- [Excerpted text]:
────────────────

I’m glad that you brought up the Climate Justice Alliance. I wanted to hear a bit about the role women play in the climate movement—specifically, the global climate justice movement. It is clear women are the ones leading. What is their role, and how has it evolved?

ELIZABETH

Think about who we are. We’re the descendants of enslavement and colonization, we are people who come from people who’ve always honored Mother Earth. This climate justice work is just an extension of us honoring those traditions. How we treat each other is really important because a lot of the focus in this country is on outcomes. Did you pass the legislation? How many people did you serve? For us, a lot of it is also how our cultural practice reflects our core values, even building institutions that reflect those core values.

 

So if you look at the Climate Justice Alliance, we’re looking at a triad of leadership. Instead of an executive director, we’re trying to reimagine what a nonprofit can look like that anchors movement work rather being a part of the nonprofit industrial complex. We’re trying to make sure that we take care of each other in a way that honors our traditions. I think that really comes from struggle and the level of struggle that is uniquely faced by women—of having to take care of their community, their families, each other. We try really hard to not only make sure that we’re centered on the matriarchal, but that we are willing to engage in self-transformation. To be introspective and to challenge each other and ourselves; to be not only accountable to each other but to be tender and kind. That may sound like the soft stuff, but that’s hard stuff when you think about how colonized we’ve been and what our education has prepared us to be.

YESSENIA

How have you seen this understanding and appreciation for women in the climate space evolve? You’ve been in the game for a minute, and I feel like nowadays there’s a lot of conversation around the role women play, the climate impacts that women globally face, and the leadership women bring to the table as well.

ELIZABETH

When I first came into the environmental justice movement, it felt very patriarchal. And it felt patriarchal coming from women, too, where it was competitive and everybody was sort of jousting to be at the front of the room and get all the shine. It doesn’t feel the same in the climate justice space. Everyone shares shine. Everybody shares leadership. We understand that when you’re talking about a threat as big as climate change, that our communities are all going to benefit from us being leaderful and from us investing and ensuring that we are intergenerational.

 

It was different in the EJ movement. Maybe because it was early on and because they were coming out of the civil rights movement and a tradition where you picked one or two iconic leaders. It felt very confining. The climate justice movement feels different. I think people celebrate being part of a leaderful movement as opposed to trying to find that one person.

“It’s important to rethink what leadership looks like, and it has to be grounded on matriarchy.”

ELIZABETH YEAMPIERRE
EXECUTIVE DIRECTOR OF UPROSE

YESSENIA

It sounds like an environment that makes space for everyone, but I’m also hyper aware that being in this world can be exhausting. We were just talking about your physical health before the interview. How do you take the time and care for yourself to ensure your sustainability in this movement because we know that we need women like you, but you also need whatever you need to make that work possible.

────────────────

[Dataset entries]
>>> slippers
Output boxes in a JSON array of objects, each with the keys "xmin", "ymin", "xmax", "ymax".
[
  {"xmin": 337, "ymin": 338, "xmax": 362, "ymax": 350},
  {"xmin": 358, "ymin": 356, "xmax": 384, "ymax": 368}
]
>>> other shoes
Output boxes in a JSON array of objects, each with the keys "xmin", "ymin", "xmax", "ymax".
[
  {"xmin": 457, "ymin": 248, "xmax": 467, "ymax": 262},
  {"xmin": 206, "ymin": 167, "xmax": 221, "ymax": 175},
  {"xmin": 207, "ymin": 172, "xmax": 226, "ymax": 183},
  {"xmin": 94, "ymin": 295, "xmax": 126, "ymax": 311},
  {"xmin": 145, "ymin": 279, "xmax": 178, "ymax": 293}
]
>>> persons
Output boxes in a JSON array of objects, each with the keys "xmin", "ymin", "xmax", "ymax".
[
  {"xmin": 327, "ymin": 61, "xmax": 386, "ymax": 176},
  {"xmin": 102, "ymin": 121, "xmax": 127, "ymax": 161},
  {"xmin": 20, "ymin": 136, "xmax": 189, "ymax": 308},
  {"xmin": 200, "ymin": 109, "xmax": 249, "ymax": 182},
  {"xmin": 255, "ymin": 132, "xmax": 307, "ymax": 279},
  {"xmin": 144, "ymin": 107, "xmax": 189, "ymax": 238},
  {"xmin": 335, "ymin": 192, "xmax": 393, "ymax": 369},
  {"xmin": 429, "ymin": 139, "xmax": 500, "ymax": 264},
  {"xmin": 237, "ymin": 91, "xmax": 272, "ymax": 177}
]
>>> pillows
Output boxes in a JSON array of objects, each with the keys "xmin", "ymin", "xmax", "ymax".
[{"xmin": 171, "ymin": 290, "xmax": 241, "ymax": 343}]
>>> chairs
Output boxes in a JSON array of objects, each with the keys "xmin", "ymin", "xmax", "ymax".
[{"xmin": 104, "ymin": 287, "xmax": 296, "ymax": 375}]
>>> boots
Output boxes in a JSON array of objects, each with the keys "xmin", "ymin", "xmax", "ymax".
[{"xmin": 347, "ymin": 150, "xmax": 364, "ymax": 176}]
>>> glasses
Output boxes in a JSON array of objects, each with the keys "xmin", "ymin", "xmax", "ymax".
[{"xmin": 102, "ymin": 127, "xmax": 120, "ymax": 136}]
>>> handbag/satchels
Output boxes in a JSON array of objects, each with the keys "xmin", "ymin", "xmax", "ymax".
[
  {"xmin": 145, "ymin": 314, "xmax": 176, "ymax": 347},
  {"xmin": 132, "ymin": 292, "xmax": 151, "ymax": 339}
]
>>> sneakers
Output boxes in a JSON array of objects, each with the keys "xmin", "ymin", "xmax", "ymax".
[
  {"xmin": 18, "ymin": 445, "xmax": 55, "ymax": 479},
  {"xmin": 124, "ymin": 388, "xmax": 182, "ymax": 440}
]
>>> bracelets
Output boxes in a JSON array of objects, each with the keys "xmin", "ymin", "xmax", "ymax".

────────────────

- [Things to do]:
• 1. Answer these questions using the climate justice interview:
(a) What does the Climate Justice Alliance have in place of an executive director?
(b) How did the environmental justice movement feel to Elizabeth when she first came into it?
(c) What organization is Elizabeth Yeampierre the executive director of?
• 2. Rewrite the paragraph of the climate justice interview that begins "When I first came into the environmental justice movement" as a short bulleted list that keeps its main facts.
• 3. Transcribe the climate justice interview word for word, beginning at the words "It was different" and stopping after "that one person.".

- [Solutions per task]:
• 1.
(a) A triad of leadership.
(b) Very patriarchal.
(c) UPROSE.

• 2.
- On first entering the environmental justice movement, the speaker found it very patriarchal, even coming from women.
- It was competitive, with everybody jousting to be at the front of the room and get all the shine.
- The climate justice space feels different: everyone shares shine and leadership.
- Facing a threat as big as climate change, communities benefit from a movement that is leaderful and intergenerational.

• 3.
It was different in the EJ movement. Maybe because it was early on and because they were coming out of the civil rights movement and a tradition where you picked one or two iconic leaders. It felt very confining. The climate justice movement feels different. I think people celebrate being part of a leaderful movement as opposed to trying to find that one person.